Content starts

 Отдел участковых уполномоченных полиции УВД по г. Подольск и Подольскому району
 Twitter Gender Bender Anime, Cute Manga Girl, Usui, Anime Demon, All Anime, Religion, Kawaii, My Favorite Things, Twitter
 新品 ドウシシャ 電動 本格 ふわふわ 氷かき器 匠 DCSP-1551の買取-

Content ends

Work required:
Without leaving out a single line, retype the material above exactly.

Exercise response:
 Отдел участковых уполномоченных полиции УВД по г. Подольск и Подольскому району
 Twitter Gender Bender Anime, Cute Manga Girl, Usui, Anime Demon, All Anime, Religion, Kawaii, My Favorite Things, Twitter
 新品 ドウシシャ 電動 本格 ふわふわ 氷かき器 匠 DCSP-1551の買取-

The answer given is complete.